Survival Analysis

Time-to-Event and Retention Analysis: Survival Methods for Tech

A comprehensive guide to survival analysis for product analysts. Learn Kaplan-Meier curves for retention, log-rank tests for comparing groups, Cox regression for understanding drivers, and how to handle the unique challenges of tech product data.

Share

Quick Hits

  • Survival analysis handles 'how long until event?' with incomplete data
  • Censoring = we know they haven't churned YET, but don't know their final outcome
  • Kaplan-Meier curves show retention over time, handling censoring properly
  • Log-rank test compares survival curves between groups
  • Cox regression identifies factors that increase/decrease hazard (risk of event)

TL;DR

Survival analysis answers "how long until an event?" when not everyone has experienced the event yet. In tech, this means retention curves, time-to-conversion, time-to-feature-adoption, and more. The key challenge is censoring—users who haven't churned yet still provide information. Kaplan-Meier curves visualize survival over time, log-rank tests compare groups, and Cox regression identifies what drives faster or slower events.


Why Standard Methods Fail

The Problem

You want to know: "What's the typical time until users churn?"
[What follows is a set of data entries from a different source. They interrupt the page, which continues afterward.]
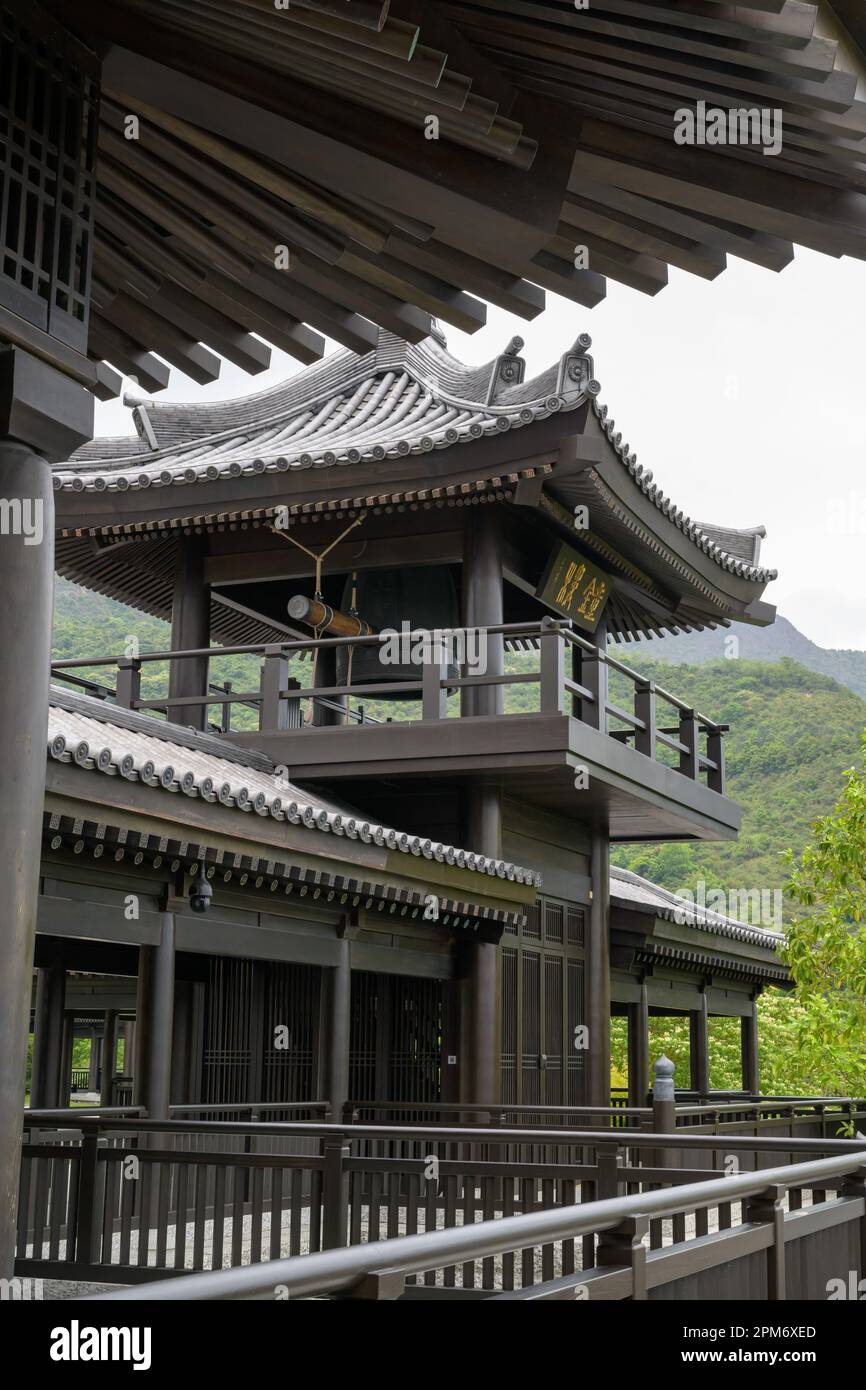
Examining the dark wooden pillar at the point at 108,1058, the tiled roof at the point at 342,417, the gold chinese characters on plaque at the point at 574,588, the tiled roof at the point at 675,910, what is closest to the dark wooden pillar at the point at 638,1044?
the tiled roof at the point at 675,910

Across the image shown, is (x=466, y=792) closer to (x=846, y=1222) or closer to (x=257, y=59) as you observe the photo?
(x=846, y=1222)

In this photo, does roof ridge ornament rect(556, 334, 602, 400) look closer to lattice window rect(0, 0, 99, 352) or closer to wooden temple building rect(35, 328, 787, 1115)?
wooden temple building rect(35, 328, 787, 1115)

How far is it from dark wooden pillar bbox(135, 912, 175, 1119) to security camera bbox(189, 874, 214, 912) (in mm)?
243

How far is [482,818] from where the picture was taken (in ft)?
51.6

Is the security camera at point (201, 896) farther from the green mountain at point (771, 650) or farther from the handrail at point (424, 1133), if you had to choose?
the green mountain at point (771, 650)

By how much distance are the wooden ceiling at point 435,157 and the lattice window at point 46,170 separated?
10cm

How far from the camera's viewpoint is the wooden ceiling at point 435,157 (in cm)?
323

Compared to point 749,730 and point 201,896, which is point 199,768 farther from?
point 749,730

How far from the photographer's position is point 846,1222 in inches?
271

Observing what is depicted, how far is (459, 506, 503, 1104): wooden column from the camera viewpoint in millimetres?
14961

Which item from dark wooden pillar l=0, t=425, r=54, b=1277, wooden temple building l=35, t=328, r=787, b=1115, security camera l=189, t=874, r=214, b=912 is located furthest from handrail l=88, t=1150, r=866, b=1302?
wooden temple building l=35, t=328, r=787, b=1115

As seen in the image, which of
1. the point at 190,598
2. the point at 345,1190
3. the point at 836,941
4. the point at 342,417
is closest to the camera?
the point at 345,1190

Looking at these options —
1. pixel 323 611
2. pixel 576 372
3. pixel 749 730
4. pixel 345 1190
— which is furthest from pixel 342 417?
pixel 749 730

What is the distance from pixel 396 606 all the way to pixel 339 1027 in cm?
626
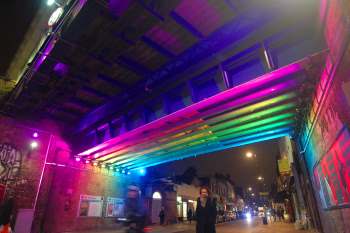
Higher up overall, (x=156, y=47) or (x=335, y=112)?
(x=156, y=47)

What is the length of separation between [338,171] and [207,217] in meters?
3.95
Naive approach: Average time among users who churned.

Problem: This excludes users who haven't churned yet (censored), biasing your estimate.

Example:

  • User A: Churned at day 30
  • User B: Churned at day 45
  • User C: Still active at day 60

Naive average: (30 + 45) / 2 = 37.5 days

But User C has already survived 60 days! They'll push the average higher when they eventually churn. Excluding them underestimates retention.

Survival Analysis Solution

Use all available information:

  • User A: Event at day 30
  • User B: Event at day 45
  • User C: Censored at day 60 (survived at least 60 days)
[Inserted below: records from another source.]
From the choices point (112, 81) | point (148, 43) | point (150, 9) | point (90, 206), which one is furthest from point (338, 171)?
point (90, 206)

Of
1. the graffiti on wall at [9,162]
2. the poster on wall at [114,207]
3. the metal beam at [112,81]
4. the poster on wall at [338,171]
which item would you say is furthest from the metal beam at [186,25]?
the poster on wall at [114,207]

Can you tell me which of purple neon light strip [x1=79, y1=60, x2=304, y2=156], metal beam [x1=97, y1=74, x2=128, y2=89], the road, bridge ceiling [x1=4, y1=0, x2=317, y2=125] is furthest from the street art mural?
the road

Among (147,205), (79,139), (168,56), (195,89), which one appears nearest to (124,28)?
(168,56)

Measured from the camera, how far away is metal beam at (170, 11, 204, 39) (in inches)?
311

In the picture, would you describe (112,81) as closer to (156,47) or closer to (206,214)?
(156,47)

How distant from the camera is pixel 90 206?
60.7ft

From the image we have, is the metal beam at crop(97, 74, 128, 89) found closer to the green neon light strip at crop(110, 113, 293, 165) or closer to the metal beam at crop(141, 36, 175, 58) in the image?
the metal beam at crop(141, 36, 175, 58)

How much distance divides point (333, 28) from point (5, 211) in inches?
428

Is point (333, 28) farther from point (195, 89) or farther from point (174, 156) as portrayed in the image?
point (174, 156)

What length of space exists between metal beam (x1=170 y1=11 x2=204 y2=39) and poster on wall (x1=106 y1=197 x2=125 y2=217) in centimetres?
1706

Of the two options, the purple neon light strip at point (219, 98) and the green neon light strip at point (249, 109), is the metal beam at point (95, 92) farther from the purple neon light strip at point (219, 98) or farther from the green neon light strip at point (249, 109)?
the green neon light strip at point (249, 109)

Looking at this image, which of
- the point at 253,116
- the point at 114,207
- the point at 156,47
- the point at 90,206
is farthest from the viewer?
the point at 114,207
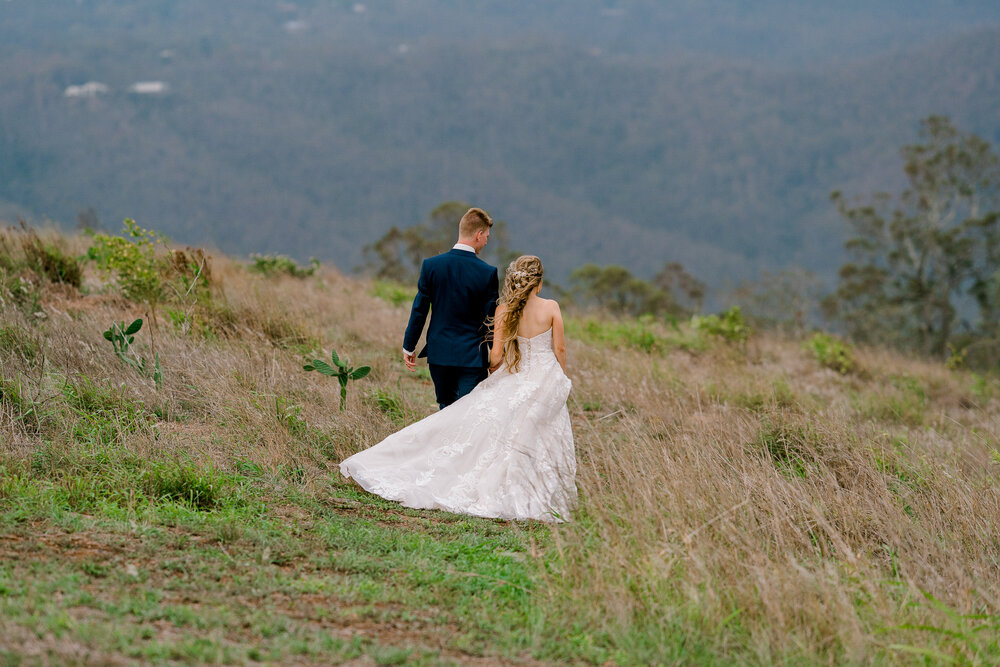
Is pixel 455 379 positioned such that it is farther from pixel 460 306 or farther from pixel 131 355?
pixel 131 355

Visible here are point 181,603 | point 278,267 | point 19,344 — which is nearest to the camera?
point 181,603

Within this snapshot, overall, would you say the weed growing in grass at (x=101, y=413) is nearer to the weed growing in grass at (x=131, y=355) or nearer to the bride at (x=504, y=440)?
the weed growing in grass at (x=131, y=355)

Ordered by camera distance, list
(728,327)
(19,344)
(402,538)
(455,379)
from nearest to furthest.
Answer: (402,538) → (455,379) → (19,344) → (728,327)

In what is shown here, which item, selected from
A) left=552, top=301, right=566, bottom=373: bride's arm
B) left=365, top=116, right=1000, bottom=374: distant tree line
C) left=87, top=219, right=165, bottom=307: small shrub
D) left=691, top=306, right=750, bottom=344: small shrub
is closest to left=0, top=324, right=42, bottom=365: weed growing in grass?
left=87, top=219, right=165, bottom=307: small shrub

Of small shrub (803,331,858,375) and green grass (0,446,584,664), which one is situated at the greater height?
green grass (0,446,584,664)

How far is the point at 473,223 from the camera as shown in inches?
235

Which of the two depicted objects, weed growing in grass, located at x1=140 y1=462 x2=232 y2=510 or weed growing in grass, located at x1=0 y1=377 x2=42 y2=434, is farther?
weed growing in grass, located at x1=0 y1=377 x2=42 y2=434

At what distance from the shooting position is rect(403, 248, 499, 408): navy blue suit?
5.98m

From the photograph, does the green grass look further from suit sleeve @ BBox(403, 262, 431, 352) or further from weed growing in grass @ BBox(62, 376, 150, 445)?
suit sleeve @ BBox(403, 262, 431, 352)

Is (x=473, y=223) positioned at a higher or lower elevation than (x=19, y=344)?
higher

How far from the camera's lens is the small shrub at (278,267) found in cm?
1509

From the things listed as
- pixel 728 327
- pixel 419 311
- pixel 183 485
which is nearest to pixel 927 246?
pixel 728 327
Survival methods incorporate partial information from censored observations.


Core Concepts

The Event

The outcome you're tracking:

  • Churn: User stops using the product
  • Conversion: Free user becomes paid
  • Feature adoption: User tries a specific feature
  • Return: User comes back after inactivity

Time Origin

When the clock starts:

  • Signup date: Time since registration
  • Feature launch: Time since feature became available
  • Experiment start: Time since randomization

Censoring

Censoring occurs when you don't observe the event:

Right censoring (most common):

  • User hasn't churned by end of study
  • User dropped out of observation (e.g., deleted account for unrelated reason)

Left censoring (rare):

  • Event happened before observation started
  • "How long since last purchase?" but user already purchased before tracking began

Interval censoring:

  • Event happened between observations
  • User was active Monday, churned by Friday (exact day unknown)

The Survival Function

Definition

$$S(t) = P(\text{survive beyond time } t) = P(T > t)$$

  • S(0) = 1 (everyone starts alive/retained)
  • S(t) decreases over time (or stays flat)
  • As t → ∞, S(t) → 0 (eventually everyone experiences the event)

The Hazard Function

$$h(t) = \lim_{\Delta t \to 0} \frac{P(t \leq T < t + \Delta t | T \geq t)}{\Delta t}$$

Interpretation: Instantaneous risk of the event at time t, given survival to time t.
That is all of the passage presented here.